We walk in silence, drifting down the coastline and occasionally picking up bits of wood. I want to say something, but the words don’t form. As we turn back toward the Litchfield Dunes, Eric reaches out and grabs my hand. The scraps of wood I’ve gathered almost fall to the ground as I turn to face him, my heart pounding in my ears, like that ten footer is staring me in the face all over again.
He catches my gaze.
This is it. He’s going to kiss me.
But then he doesn’t.
He takes a small object out of his pocket and hands it to me. My body tightens at the sight. I have to shift the pile of driftwood in
my arms to accept it.
“I found it on the walk over here.” He takes a short breath. “Anise,” he says, his voice taut. “This summer won’t mean anything without you.”
I look down at a milky-blue sea marble in my hand.
When I glance back up, Eric is heading back to the dunes alone.
• • •
An hour later, more friends have arrived. A small campfire burns away, Motel/Hotel, our favorite electronica band, plays lightly from someone’s iPhone speakers, and marshmallows crisp by the flames. I’m sitting nestled between Eric and Tess, my two anchors. Conversation flows over me as my eyes flit between the fire and the waves.
“Anise.” Tess pokes me in the shoulder. “Anise,” she repeats.
“What?” I snap back to attention.
“Truth or dare.”
I laugh. “You can’t be serious.”
“Come on,” Spinner says, pulling his hair into a tangled ponytail. Spinner moved in across the street from me six years ago and has been using my boardwalk to access the beach ever since. “We haven’t played in forever.
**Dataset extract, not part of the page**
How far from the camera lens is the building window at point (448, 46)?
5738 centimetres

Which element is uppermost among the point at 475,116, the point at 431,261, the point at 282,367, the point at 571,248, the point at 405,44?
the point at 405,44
It’ll be fun.”
“There’s a reason for that,” I say. “Remember the incident with Cassie and the sea bass and the annoyed paramedic?”
“Yeah,” someone says. “Pretty sure that was their first and only distress call to help save a saltwater fish.”
Everyone laughs, including Cassie.
“Yes, but now we’re older and wiser,” Tess says. “Come on. It’ll be fun. One last hurrah and all that.”
I eye her. “If you’re so into the idea, you go first. Truth or dare?” I ask. I’m not really into Truth or Dare, but Tess wants to play, and as she nestles deeper into the blanket we’re sharing, I realize I’m not the only one who’ll be spending the summer without my best friend.
“Turning the tables, very nice,” Tess says. “Okay, truth.”